The evening, and hence Croydon, was made memorable by a greedy, gurning harpie at the end of the table insisting that she pay Two Pounds less than everyone else when it come to splitting the bill evenly. Part of me had to admire her gall – a woman of spectacular girth trying to claim that she had eaten less than the rest of the table. How we laughed, then how we seethed , then how we prayed that she would just get the fuck out of our sight.

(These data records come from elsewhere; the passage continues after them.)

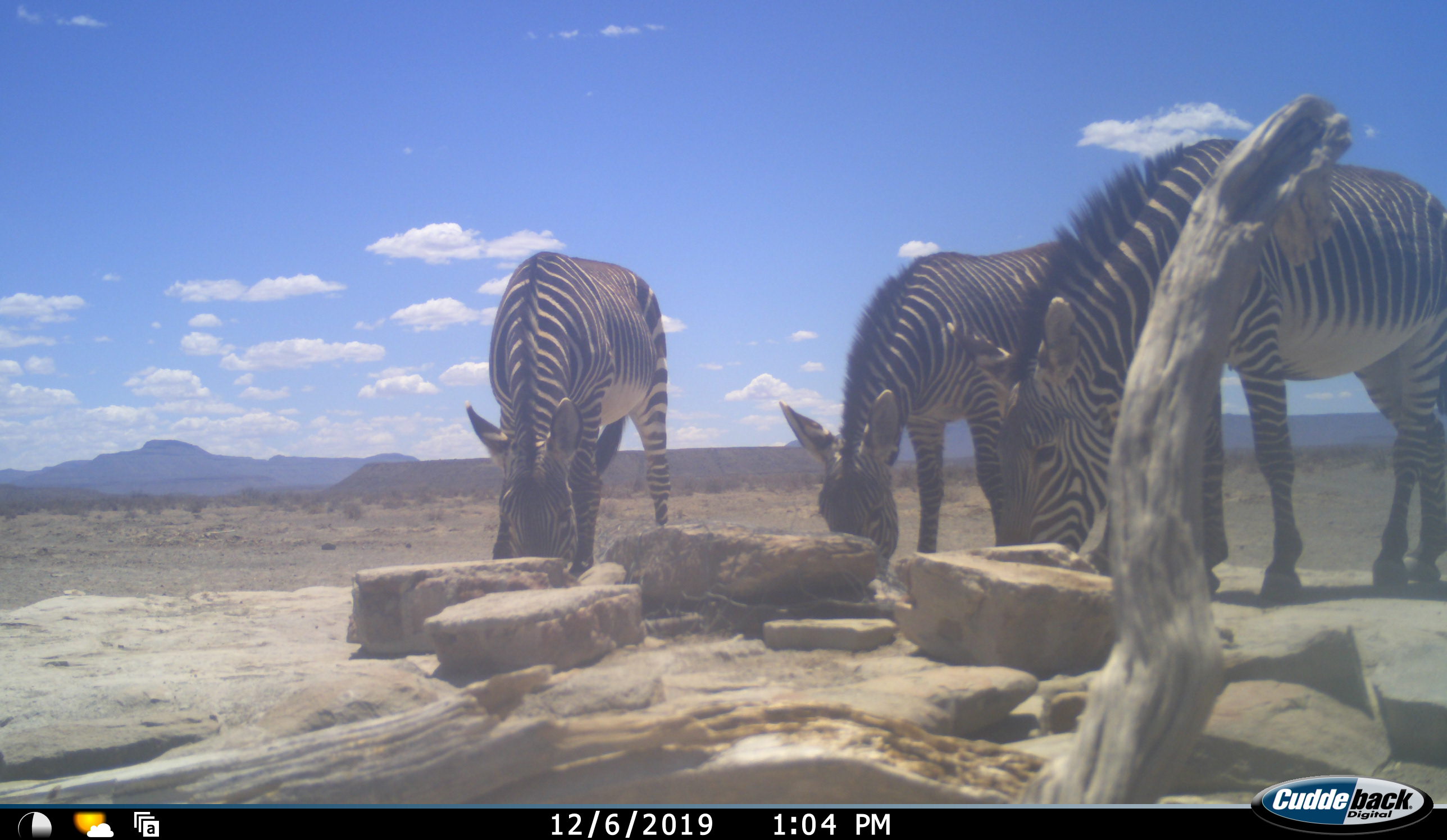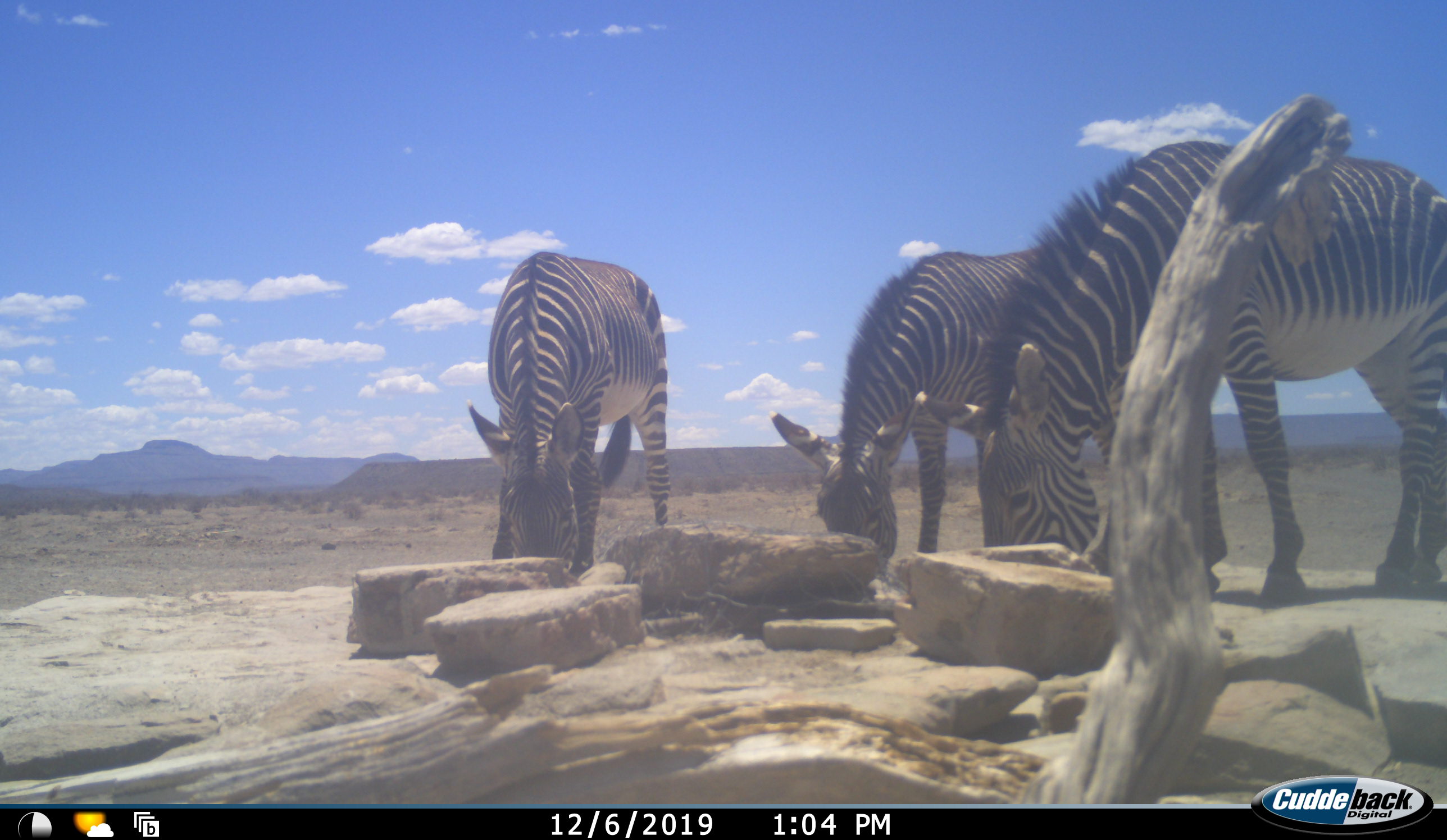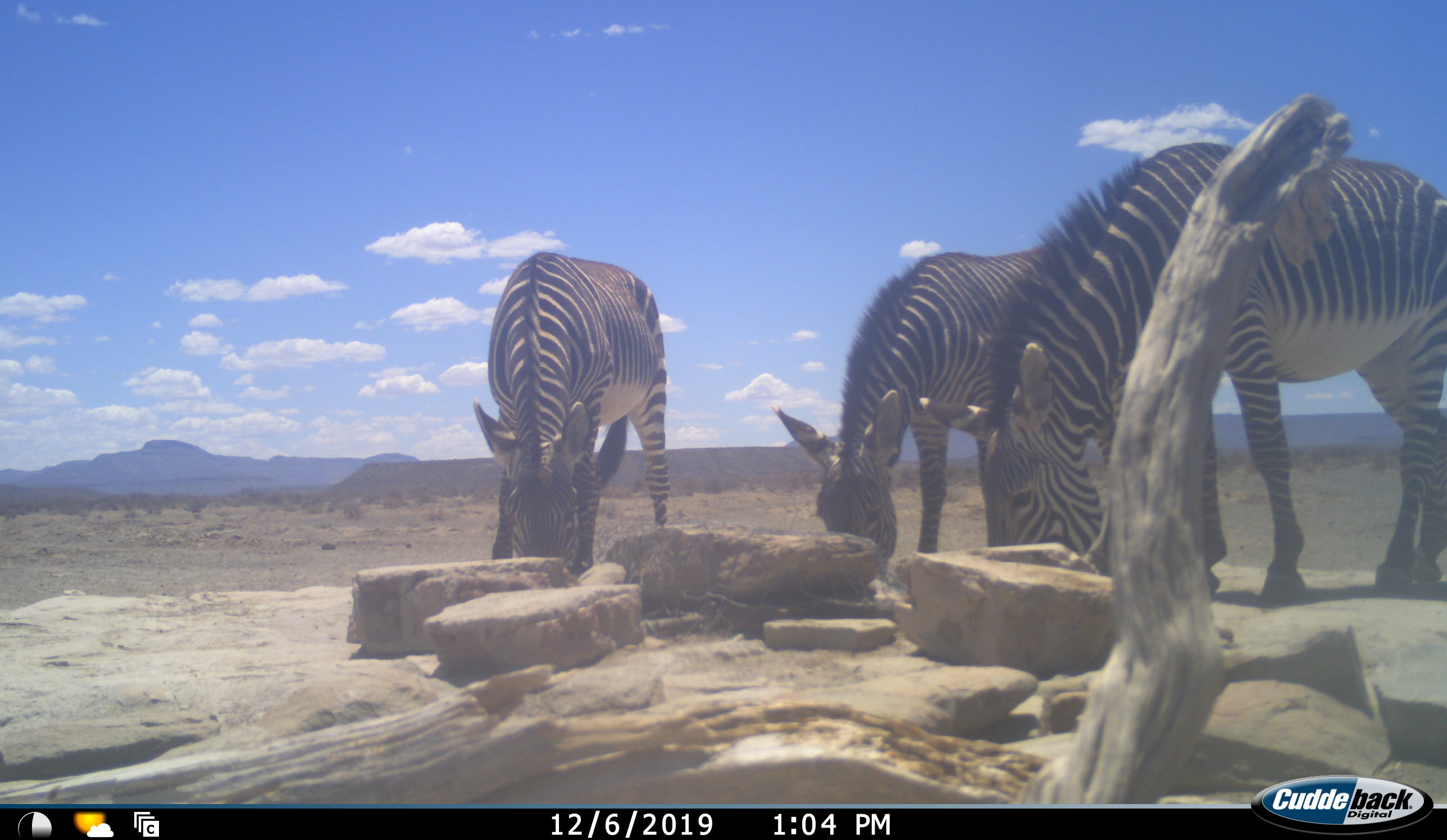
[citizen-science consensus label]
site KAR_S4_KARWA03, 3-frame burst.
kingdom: Animalia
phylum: Chordata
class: Mammalia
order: Perissodactyla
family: Equidae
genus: Equus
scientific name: Equus zebra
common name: mountain zebra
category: zebramountain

Croydon was tarnished further that night when, indulging in some harmelss adult tomfoolery involving the attempt to de-trouser the birthday boy, we were lambasted by a bitter wreck of a woman who flung open her hamster-cage window to berate us for making merry. In the middle of the town centre. Betwixt the entertainment pantheons. Dodging the fleet of Ford Escorts. In this vortex of peace and quiet, where nothing stirs, nothing barks and nothing cries. Here we were making such an audacious deposit of noise, rousing the dead from their Saturday night with John Thaw.

And as the train now carries me through the town, I witness patch upon square-cut patch of back gardens and I see Hell. Hell is, indeed, round the corner, albeit just past the naked end of the southern Northern line. In each garden lies a trophy of a life lost to the town. A child’s overturned tricycle, a B&Q shed, a £100 barbeque set, a wash-house menagerie of pastel t-shirts and football shirts, the ubiquitous Delorian nightmare of endless static vehicles, Laura Ashley curtains and sunflower blinds, creozote fences tilting in their misery, binbags and binbags and binbags muttering around their whiter Sainsbury cousins, a never-ending parade of despair– the place where Hope comes to die in peace because no one even cares that it exists.

I used to say that the reason Brighton was so full of drunk Scotsmen was that they staggered out of Glasgow in such a shambolic comic stumbling fashion that the momentum they picked up simply carried them south until they met an impass. In the case of Brighton, they hit the sea - and could do nothing but sit on the beach and wait for salvation. In the case of Croydon, it’s full of people who couldn’t bear to be in London, but didn’t have the imagination to live anywhere else. The countryside was simply too remote, too rural and too far over the wrong side of the M25.

Croydon was a place therefore that could hold no imagination. It was a place of idiot resignation, a home for the ‘might-as-well’ naysayers who defend the undefendable. And it therefore represents one of the many curses of the modern age – the invisible wasting disease that gnaws away at the belly of the society – namely, ignorance. Croydon becomes a terrified bubble, a refuge for people who don’t know better.

And angry though I get, every single fucking day, I’m resigned to the fact that Croydon isn’t going to change. It’s a perfect calamity – a memorial to how ignorance can become so savage, loaded with evil and unlikely ever to cross over into the realm of peace and understanding. It’s a testament to our sour, sour times – a necessary reminder of the dangers of complacency.

Croydon, fucking Croydon. I can’t belive I named it twice.